From Beyond The Grave is a series focusing on writing and quotes surrounding various happenings in boxing history. In this edition, Patrick Connor shares quotes from history about the various evils associated with boxing.

Battling Siki, 1920s light heavyweight champion, shows off his pet lion in a 1949 comic book

In 1961, Sports Illustrated invited Catholic moral theologian Father Richard McCormick to write about boxing. In his article, titled, “Is Professional Boxing Immoral?”, McCormick concluded, albeit in a convoluted and unnecessarily wordy way, that boxing is indeed immoral. Not only were there better, more effective ways of making money, he said, but people could also learn self defense without harming others.

The idea of boxing as an ethically-compromised endeavor nevertheless accepted as legitimate because it makes money is a turn-off for most observers. Cognitive dissonance and the resolution thereof aren’t exactly encouraged in boxing or else its horrors would have forced stronger reforms by now.

Some have attempted to name boxing’s issues and shame the sport into improving. Their voices have weight even now.


Some of boxing’s minor evils have become so timeworn they are accepted, as one accepts a cauliflower ear or scar tissue over the eyes. From the manager’s viewpoint, the optionless short-term contract between fighter and manager is one of these necessary evils.

Depending upon the state, boxer-manager contracts are in effect between three to five years — and when the contract runs out, so can the fighters.

In the recent boxing hearings before Senator Kefauver’s subcommittee, boxer Ike Williams was asked if “in 1946 did Connie McCarthy cease or stop being your manager?” Williams answered: “Well, he did not cease. I guess I left him. I saw to it he ceased or stopped.”

McCarthy “ceased” after the lean years. Williams (under his new manager, mobster Blinky Palermo) went on to earn a million dollars as lightweight champion of the world.

Pat Putnam, Miami Herald, 5/1961
Ike Williams, bottom left, signs to fight Bob Montgomery in Philadelphia as Frank “Blinky” Palermo, upper left, looks on (Courtesy: Philadelphia Inquirer/


Jack Dempsey, who twice made the trip from rags to riches blamed his five famed million dollar gates today for the evil days which have fallen on boxing. The former heavyweight champion earned more than $5,000,000 as the greatest puncher the ring has ever known. He blew most of it, but now has made a financial comeback through oil and real estate to where once again he is a millionaire.

But it is those long-gone millions which the Manassa mauler condemns as the reason for boxing’s current ailments, with its racket domination and “futile club fighters and fancy Dans.

“My big gates did more to commercialize boxing than anything else in pugilistic history,” Dempsey asserts in “Championship Fighting,” his new book on the “lost” art of self defense, edited by Jack Cuddy, noted boxing authority. “They transformed boxing into a big-time business.
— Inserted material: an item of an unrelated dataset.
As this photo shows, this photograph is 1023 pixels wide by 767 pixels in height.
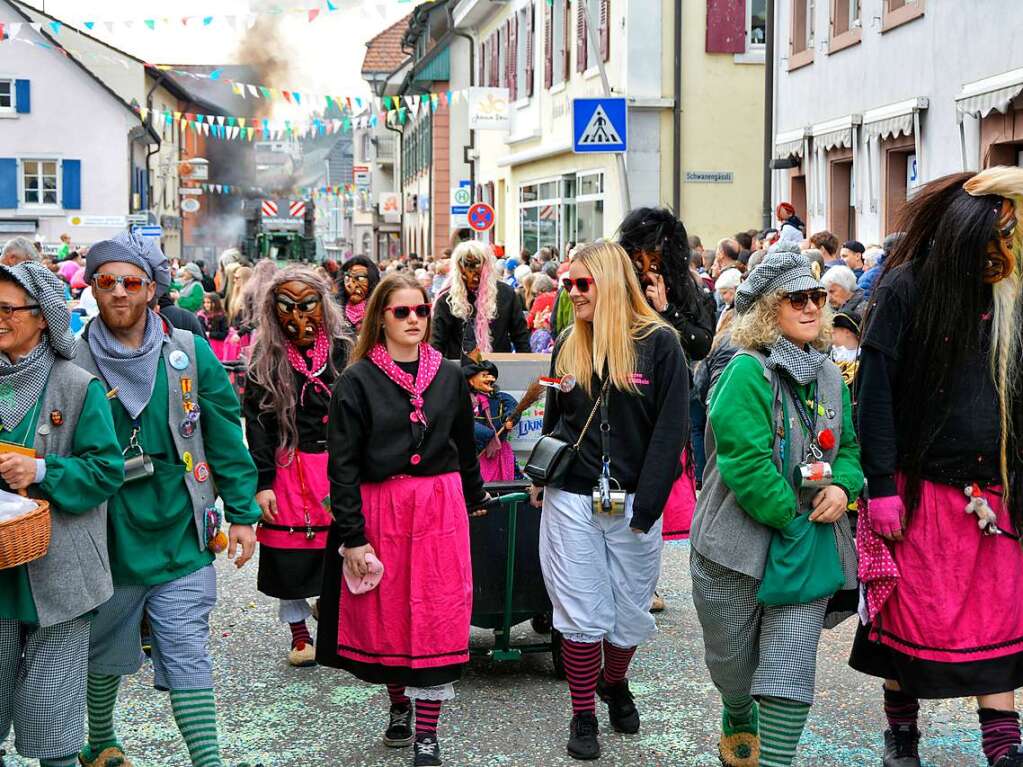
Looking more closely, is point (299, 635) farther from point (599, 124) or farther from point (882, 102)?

As a commercial enterprise, the fight game attracted people who knew little or nothing about self defense.

“They came as promoters, managers, trainers and even instructors,” he adds. They joined the gold rush in droves — professional men, clothing manufacturers, butchers, rookies, racket guys and pool hall hangers-on.”

Oscar Fraley, United Press, 11/1950
Heavyweight champion Jack Dempsey sends French icon and challenger Georges Carpentier through the ropes at Boyle’s Thirty Acres, concluding boxing’s first ever million dollar gate in 1921

Reform and Regulation

Governor [Nathan] Miller said he thought the legislative leaders knew how he felt on the matter [of boxing bills].

“I have not concealed my views on the subject from the,” he said. “I have reached my conclusion very definitely. I think that boxing, as it is now commercialized, is a great evil. I think the only chance to check the commercial part of it which is bound to lead to evils would be to get a committee of men who would not want to serve for pay, but who might, for their interest in the sport, undertake to serve. If such a commission could not regulate it as I think it ought to be regulated, I would be in favor of prohibiting it altogether.”

“What did you have in mind in speaking of commercializing boxing?” Governor Miller was asked.

“It takes an element of the community; people that ought to be engaged in some kind of productive industry, but who see an easy way of making a living without work. If the sport is to be in the hands of that class of men, it is not a sport.”

New York Times, 4/1921
New York World cartoon lampooning the idea of widespread sports — and specifically boxing — reform and regulation in New York, April of 1922

Promoters and Managers

I’ve said this before, of course, but there are only two basic sports: either you fight or you run. I believe that [boxing] not a wicked or evil sport. The right of choice is paramount. I do not believe in compulsory boxing [in school or community] and I deplore the hangers-on and the truly evil promoters and managers. I, personally, have not seen a punch-drunk boxer in modern times. And I believe that the British Board of Boxing Control has ensured that every reasonable precaution be taken.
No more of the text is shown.